▶ Exercise description
Give back every line of the material below exactly, but no images.

▶ Data supplied
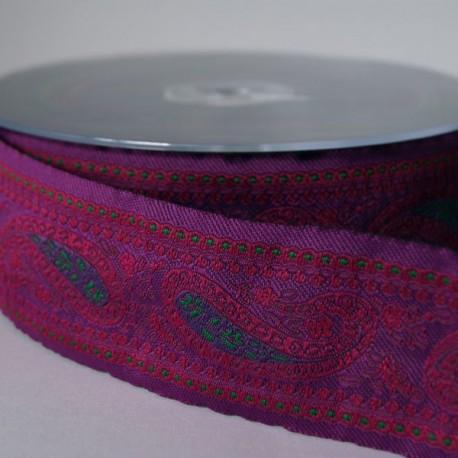 Ruban Paysley violet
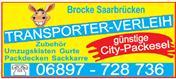 Logo von Transporter-Verleih Brocke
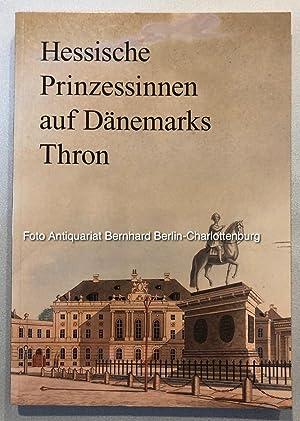 Hessische Prinzessinnen auf Dänemarks Thron. Die Beziehungen: Jäger, Veronika; Helmut
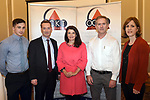 Pictured at an OCKT Chartered Accountants Budget Highlights Briefing in The Malton Hotel, Killarney on Wednesday were from left, Paul Murphy, OCKT, Michael Coghlan, Margaret O'Connor, Pat Eviston and Clare Leahy.<br /> Photo: Don MacMonagle<br /> <br /> repro free photo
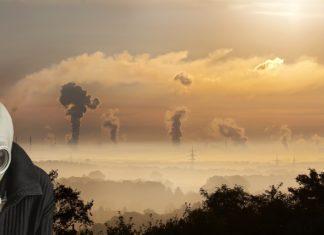 inquinamento-costo-salute-impatto-pil-greenpeace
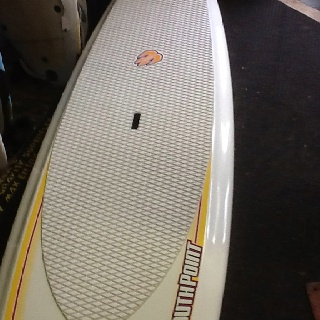 Stand up paddle board Reg 1100 sale 899 10 fun at lake or cottage Call us 1 854 431 7873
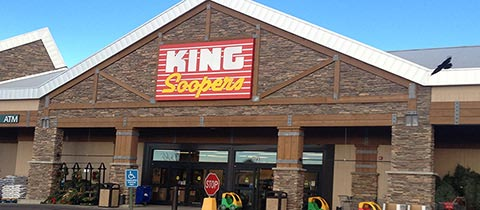 King Soopers, Evergreen, CO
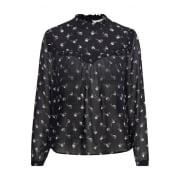 Part Two Patterned Blouse - Kamilia BL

▶ Exercise result
 Ruban Paysley violet
 Logo von Transporter-Verleih Brocke
 Hessische Prinzessinnen auf Dänemarks Thron. Die Beziehungen: Jäger, Veronika; Helmut
 Pictured at an OCKT Chartered Accountants Budget Highlights Briefing in The Malton Hotel, Killarney on Wednesday were from left, Paul Murphy, OCKT, Michael Coghlan, Margaret O'Connor, Pat Eviston and Clare Leahy.<br /> Photo: Don MacMonagle<br /> <br /> repro free photo
 inquinamento-costo-salute-impatto-pil-greenpeace
 Stand up paddle board Reg 1100 sale 899 10 fun at lake or cottage Call us 1 854 431 7873
 King Soopers, Evergreen, CO
 Part Two Patterned Blouse - Kamilia BL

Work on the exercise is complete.